This project is a proof-of-concept (PoC) to demonstrate how you can transcribe a video's original audio, correct its grammar, and replace it with AI-generated speech using Google Cloud's Speech-to-Text, OpenAI GPT-4o model, and Google Cloud's Text-to-Speech. The tool is built using Streamlit for an interactive user interface.
Streamlit: Used for creating a user-friendly interface that allows users to upload video files and interact with the PoC.
Whisper: A pre-trained speech recognition model used to transcribe audio from the uploaded video.
Azure GPT-4o API: Used to correct the transcription by removing grammatical mistakes and enhancing the quality of the speech.

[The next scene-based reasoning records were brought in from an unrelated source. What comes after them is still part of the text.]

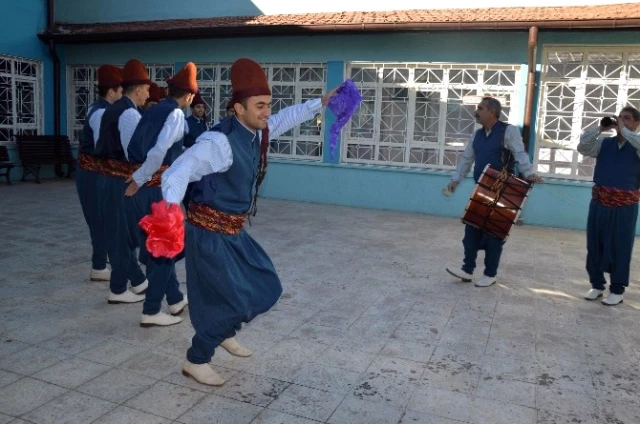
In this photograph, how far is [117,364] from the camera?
3445 mm

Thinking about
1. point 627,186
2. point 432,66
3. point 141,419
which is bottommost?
point 141,419

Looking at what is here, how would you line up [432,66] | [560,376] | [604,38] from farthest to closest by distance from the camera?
[432,66] < [604,38] < [560,376]

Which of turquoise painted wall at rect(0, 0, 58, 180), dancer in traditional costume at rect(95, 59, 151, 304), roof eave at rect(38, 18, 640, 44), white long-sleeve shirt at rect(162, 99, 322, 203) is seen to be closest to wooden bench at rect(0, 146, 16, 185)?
turquoise painted wall at rect(0, 0, 58, 180)

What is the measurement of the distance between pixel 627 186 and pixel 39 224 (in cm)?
691

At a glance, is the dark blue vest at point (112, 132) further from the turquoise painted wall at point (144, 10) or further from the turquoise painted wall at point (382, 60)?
the turquoise painted wall at point (144, 10)

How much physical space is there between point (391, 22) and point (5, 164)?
7738mm

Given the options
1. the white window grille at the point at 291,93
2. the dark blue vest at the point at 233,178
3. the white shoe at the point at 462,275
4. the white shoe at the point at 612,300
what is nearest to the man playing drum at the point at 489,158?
the white shoe at the point at 462,275

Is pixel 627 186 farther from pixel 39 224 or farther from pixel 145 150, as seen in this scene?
pixel 39 224

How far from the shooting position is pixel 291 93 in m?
10.7

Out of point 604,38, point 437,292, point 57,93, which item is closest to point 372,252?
point 437,292

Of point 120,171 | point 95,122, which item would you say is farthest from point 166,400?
point 95,122

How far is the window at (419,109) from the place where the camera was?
30.7 ft

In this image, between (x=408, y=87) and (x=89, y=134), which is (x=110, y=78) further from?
(x=408, y=87)

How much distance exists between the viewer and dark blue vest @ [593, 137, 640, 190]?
4938 mm
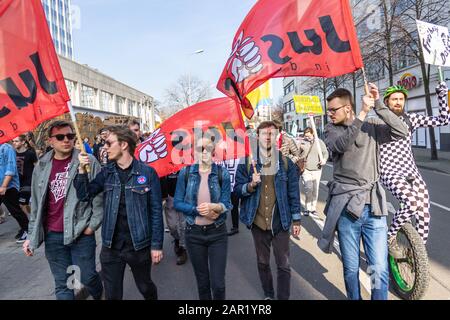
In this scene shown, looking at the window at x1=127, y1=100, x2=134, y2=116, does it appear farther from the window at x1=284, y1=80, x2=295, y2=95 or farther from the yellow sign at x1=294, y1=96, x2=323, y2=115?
the window at x1=284, y1=80, x2=295, y2=95

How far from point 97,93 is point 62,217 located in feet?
94.0

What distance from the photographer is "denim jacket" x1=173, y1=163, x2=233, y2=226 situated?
3078mm

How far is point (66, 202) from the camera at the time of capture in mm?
2949

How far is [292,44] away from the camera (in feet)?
10.8

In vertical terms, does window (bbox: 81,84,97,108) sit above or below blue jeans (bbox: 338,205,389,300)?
above

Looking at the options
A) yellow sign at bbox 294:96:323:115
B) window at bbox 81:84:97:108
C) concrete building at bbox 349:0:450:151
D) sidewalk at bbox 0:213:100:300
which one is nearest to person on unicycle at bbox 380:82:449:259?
sidewalk at bbox 0:213:100:300

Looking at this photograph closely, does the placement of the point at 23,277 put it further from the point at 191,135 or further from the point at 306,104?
the point at 306,104

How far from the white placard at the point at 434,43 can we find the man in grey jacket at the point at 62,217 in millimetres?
4136

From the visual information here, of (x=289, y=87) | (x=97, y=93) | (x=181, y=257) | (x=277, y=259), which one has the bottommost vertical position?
(x=181, y=257)

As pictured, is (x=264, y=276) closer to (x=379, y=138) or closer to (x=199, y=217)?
(x=199, y=217)

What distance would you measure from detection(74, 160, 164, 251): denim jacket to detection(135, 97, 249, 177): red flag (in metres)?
1.07

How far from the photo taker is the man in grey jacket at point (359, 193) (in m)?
2.74

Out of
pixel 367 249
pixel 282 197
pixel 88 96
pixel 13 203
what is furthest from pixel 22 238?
pixel 88 96
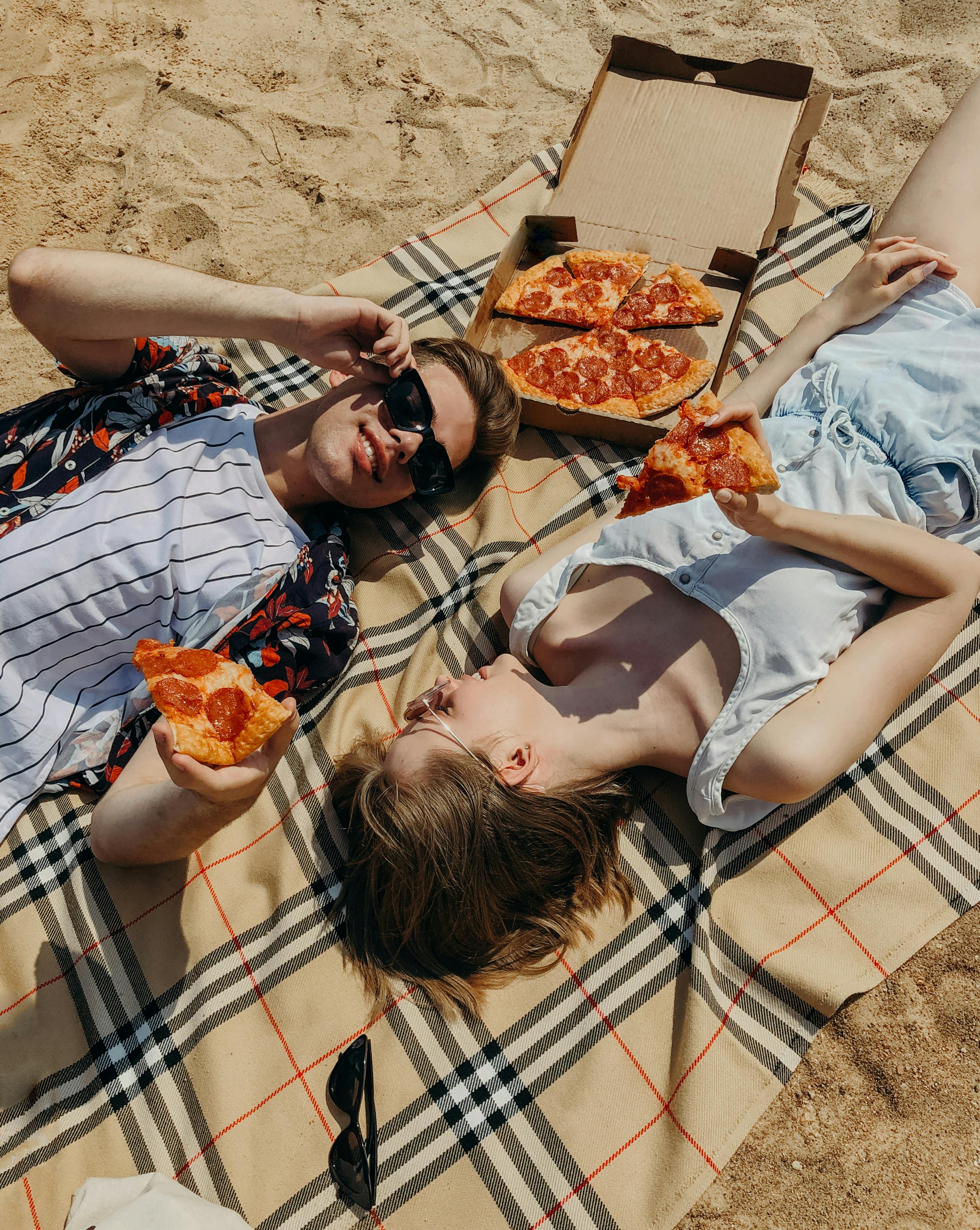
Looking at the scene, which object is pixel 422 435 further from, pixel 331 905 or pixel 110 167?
pixel 110 167

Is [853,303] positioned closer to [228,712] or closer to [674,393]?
[674,393]

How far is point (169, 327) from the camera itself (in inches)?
141

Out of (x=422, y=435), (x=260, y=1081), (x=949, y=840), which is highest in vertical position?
(x=422, y=435)

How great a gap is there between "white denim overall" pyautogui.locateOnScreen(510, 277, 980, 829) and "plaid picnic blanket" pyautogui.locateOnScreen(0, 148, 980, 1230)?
0.44 m

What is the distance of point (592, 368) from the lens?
442 cm

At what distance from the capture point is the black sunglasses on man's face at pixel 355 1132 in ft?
9.54

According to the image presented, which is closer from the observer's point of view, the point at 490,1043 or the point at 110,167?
the point at 490,1043

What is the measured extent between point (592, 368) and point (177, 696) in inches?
109

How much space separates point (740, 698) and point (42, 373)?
14.4 feet

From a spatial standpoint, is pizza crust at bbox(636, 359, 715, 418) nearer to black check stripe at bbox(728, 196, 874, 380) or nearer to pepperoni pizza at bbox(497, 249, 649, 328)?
black check stripe at bbox(728, 196, 874, 380)

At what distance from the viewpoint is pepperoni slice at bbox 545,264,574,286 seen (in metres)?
4.71

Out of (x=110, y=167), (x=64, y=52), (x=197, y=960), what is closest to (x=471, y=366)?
(x=197, y=960)

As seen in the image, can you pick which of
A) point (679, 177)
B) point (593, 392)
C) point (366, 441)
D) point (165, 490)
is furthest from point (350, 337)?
point (679, 177)

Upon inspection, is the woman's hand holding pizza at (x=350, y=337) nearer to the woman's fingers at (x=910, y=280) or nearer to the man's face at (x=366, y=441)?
the man's face at (x=366, y=441)
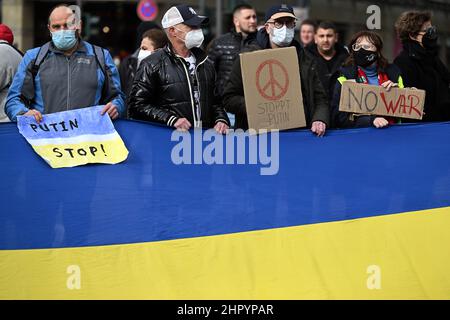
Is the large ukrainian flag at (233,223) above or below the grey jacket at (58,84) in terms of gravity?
below

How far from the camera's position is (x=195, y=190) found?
Result: 20.5 ft

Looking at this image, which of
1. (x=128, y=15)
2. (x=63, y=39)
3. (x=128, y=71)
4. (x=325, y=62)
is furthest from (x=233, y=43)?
(x=128, y=15)

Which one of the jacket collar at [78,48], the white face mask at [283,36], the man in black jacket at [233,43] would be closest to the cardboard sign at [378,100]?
the white face mask at [283,36]

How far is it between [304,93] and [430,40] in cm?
138

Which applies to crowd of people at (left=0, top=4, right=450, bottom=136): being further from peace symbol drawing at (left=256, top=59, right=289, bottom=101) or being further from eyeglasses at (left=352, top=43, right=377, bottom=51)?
peace symbol drawing at (left=256, top=59, right=289, bottom=101)

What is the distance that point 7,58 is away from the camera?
716 centimetres

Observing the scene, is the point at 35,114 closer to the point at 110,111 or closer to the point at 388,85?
the point at 110,111

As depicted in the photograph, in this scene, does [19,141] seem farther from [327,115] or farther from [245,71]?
[327,115]

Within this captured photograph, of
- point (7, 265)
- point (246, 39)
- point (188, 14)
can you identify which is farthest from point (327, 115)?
point (246, 39)

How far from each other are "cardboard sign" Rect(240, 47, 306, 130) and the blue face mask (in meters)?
1.13

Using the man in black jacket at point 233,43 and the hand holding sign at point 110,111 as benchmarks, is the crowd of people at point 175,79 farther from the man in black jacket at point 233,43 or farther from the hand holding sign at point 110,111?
the man in black jacket at point 233,43

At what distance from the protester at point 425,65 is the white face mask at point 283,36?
3.44ft

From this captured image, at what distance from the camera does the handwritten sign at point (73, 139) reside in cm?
621
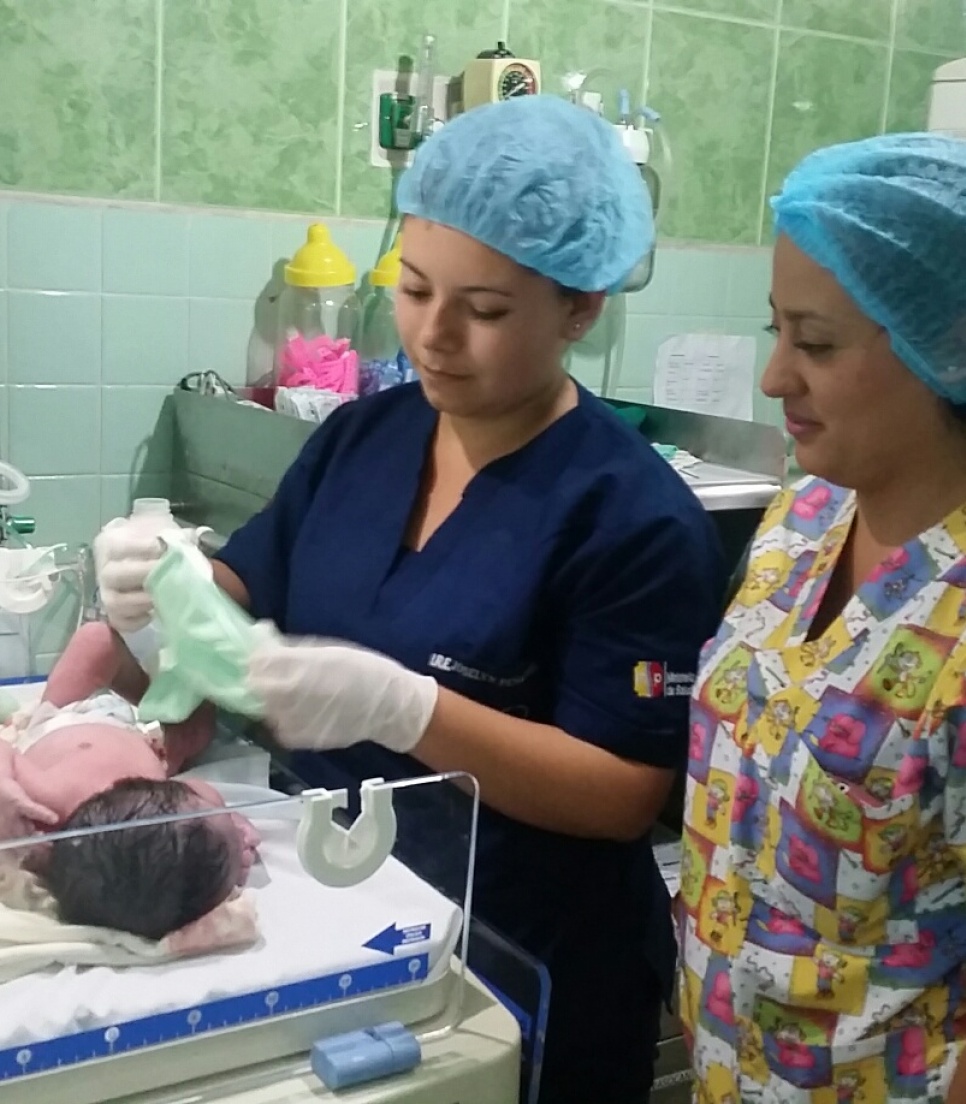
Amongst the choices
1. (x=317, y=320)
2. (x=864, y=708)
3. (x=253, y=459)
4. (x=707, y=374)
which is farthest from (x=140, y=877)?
(x=707, y=374)

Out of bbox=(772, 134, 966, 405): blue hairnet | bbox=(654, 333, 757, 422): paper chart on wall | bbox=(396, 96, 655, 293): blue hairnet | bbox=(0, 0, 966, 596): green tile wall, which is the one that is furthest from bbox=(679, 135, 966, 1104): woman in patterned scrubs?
bbox=(654, 333, 757, 422): paper chart on wall

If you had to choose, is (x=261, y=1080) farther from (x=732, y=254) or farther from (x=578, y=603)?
(x=732, y=254)

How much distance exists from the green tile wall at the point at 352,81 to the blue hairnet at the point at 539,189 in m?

pyttsx3: A Python text-to-speech conversion library used to generate AI voice based on the corrected transcription.
MoviePy: A video editing library used to extract and replace the audio of the video file.
Pydub: Used to convert audio into WAV format for compatibility with Whisper and other libraries.
FFmpeg: Required for audio and video processing through MoviePy and Pydub, particularly for handling audio file conversion and manipulation.
Python: Core language used to build the entire PoC, including frontend and backend logic.
Google Cloud Speech-to-Text (Whisper): Handles transcription of audio into text.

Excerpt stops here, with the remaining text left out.